By replacing the occurrences of exportline( with a formula you could narrow the search for duplicates to only specific fields (i.e. exportcell(«FirstName»)+tab()+exportcell(«LastName»)). Seems to work in my limited testing but you might want to try it on a copy even though there is the undo feature.

tomkerswill · September 19, 2022, 8:28pm

Ah, that’s excellent - will be really great in my use-case, where I accidentally ran code that re-imported identical records.

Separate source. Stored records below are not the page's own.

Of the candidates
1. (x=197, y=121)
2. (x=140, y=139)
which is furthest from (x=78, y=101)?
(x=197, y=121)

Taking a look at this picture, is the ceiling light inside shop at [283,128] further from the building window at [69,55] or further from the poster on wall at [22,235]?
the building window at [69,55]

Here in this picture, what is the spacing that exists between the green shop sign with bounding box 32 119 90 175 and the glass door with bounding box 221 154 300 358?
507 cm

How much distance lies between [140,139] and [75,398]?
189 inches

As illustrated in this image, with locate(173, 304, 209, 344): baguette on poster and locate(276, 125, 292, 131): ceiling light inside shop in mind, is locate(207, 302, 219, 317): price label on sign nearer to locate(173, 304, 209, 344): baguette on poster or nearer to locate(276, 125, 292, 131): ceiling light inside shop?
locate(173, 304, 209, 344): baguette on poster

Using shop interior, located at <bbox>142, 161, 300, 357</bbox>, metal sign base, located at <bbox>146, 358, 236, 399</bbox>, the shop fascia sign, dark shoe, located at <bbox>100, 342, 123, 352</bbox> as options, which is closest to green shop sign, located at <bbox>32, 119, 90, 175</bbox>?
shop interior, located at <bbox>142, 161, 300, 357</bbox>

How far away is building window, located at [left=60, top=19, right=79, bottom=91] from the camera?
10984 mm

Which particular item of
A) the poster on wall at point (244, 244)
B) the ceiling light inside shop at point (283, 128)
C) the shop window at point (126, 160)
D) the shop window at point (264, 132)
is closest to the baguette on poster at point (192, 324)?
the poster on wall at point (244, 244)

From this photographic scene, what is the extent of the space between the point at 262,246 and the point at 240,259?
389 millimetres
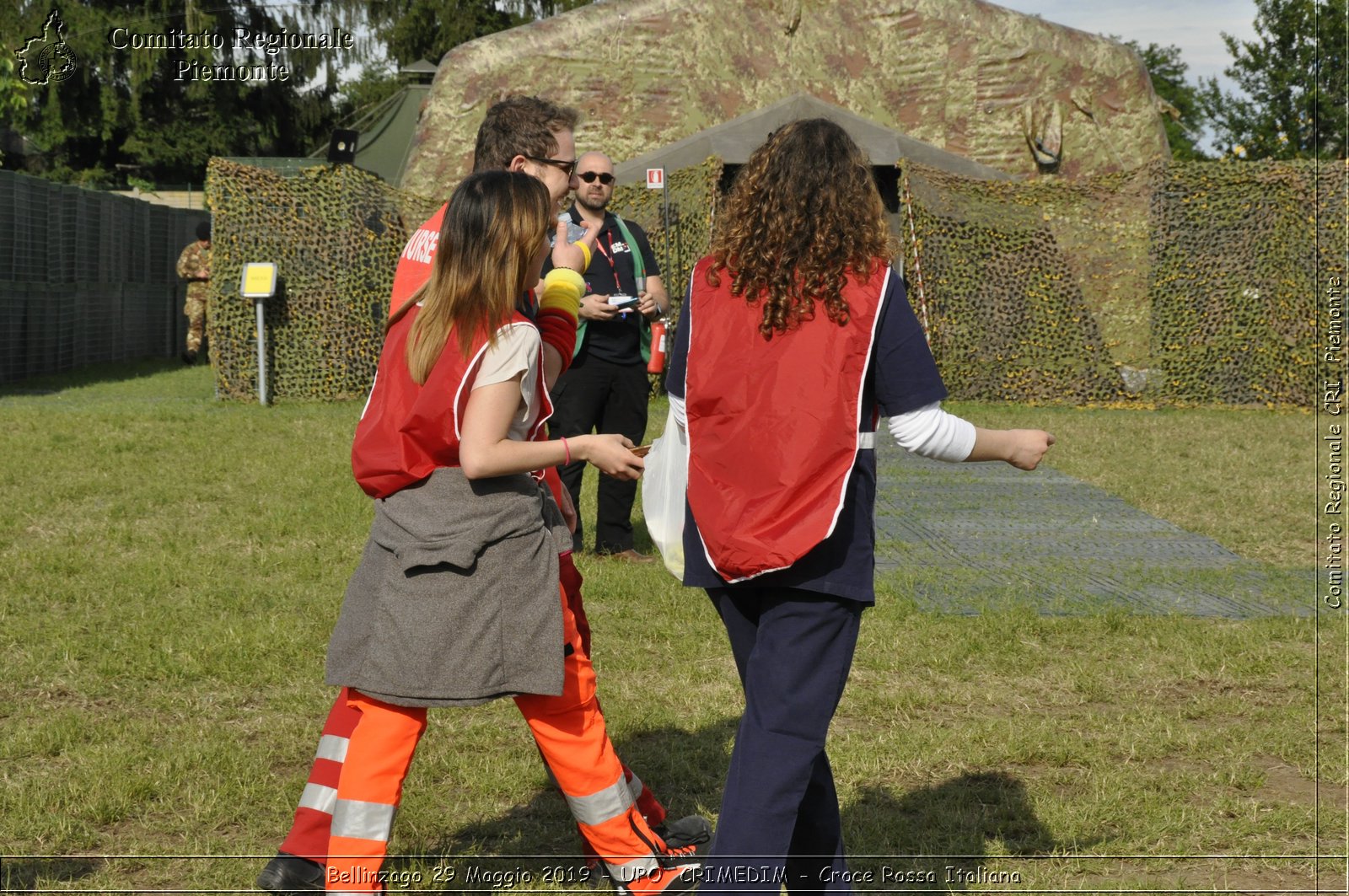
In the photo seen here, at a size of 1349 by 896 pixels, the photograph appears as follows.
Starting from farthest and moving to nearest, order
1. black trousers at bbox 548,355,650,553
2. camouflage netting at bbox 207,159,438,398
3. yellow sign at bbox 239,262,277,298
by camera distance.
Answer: camouflage netting at bbox 207,159,438,398
yellow sign at bbox 239,262,277,298
black trousers at bbox 548,355,650,553

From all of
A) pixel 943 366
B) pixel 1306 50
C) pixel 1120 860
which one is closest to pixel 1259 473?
pixel 943 366

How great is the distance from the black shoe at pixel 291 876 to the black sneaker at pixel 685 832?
87 centimetres

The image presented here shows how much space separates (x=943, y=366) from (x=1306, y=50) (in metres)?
15.6

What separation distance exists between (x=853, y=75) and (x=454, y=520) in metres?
15.7

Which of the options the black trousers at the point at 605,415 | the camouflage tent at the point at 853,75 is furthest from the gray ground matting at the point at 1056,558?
the camouflage tent at the point at 853,75

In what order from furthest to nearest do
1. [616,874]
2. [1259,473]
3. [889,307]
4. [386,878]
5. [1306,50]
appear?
[1306,50]
[1259,473]
[386,878]
[616,874]
[889,307]

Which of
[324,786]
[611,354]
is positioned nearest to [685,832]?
[324,786]

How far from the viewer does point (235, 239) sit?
1414 cm

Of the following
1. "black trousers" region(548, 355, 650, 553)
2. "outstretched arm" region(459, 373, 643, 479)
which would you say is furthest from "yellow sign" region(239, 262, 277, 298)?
"outstretched arm" region(459, 373, 643, 479)

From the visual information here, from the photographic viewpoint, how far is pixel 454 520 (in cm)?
305

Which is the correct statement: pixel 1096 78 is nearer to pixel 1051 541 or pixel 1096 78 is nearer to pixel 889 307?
pixel 1051 541

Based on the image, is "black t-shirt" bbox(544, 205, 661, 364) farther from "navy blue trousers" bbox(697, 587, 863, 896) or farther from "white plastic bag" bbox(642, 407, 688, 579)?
"navy blue trousers" bbox(697, 587, 863, 896)

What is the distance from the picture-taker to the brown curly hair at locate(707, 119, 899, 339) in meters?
2.84

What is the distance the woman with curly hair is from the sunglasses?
1013 mm
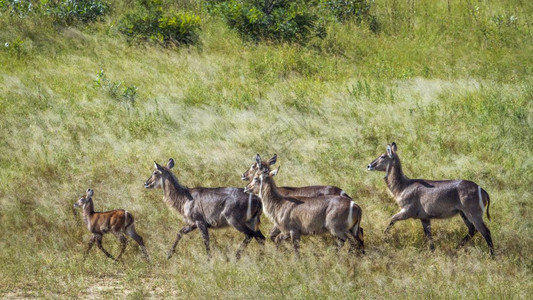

I’ve also fixed my original code to use startdatabasechange - as if I’d done that before the error happened, that would have been an easy undo for me!

Tom

admin · September 19, 2022, 9:28pm

This code is not going to reliably remove all duplicate records. It will only remove duplicate records if they are adjacent. The single sortup statement at the top is not sufficient to make sure that all duplicate records are adjacent to each other (and what field is that supposed to sort? it’s not specified).

If you want to remove duplicates based on ALL fields being duplicate, that could be done using the findbelow statement with exportline(). It would be slow-ish, but would work 100%. I’ve got a lot on my plate so I’ll leave this as a hint without actually writing the code. Note - with this technique you wouldn’t need to sort at all.

designer · September 19, 2022, 9:49pm

But one thing you might want to add is a SelectAll at the beginning. I added that to my original post.

Oh, I see, I guess that “ALLRECORDS” handles it.

admin · September 20, 2022, 12:33am

You mean in the startdatabasechange statement? No, that doesn’t cause all records to be selected, and yes, adding selectall is also a good idea. The ALLRECORDS parameter indicates what the Undo will apply to, in this case to changes to all records.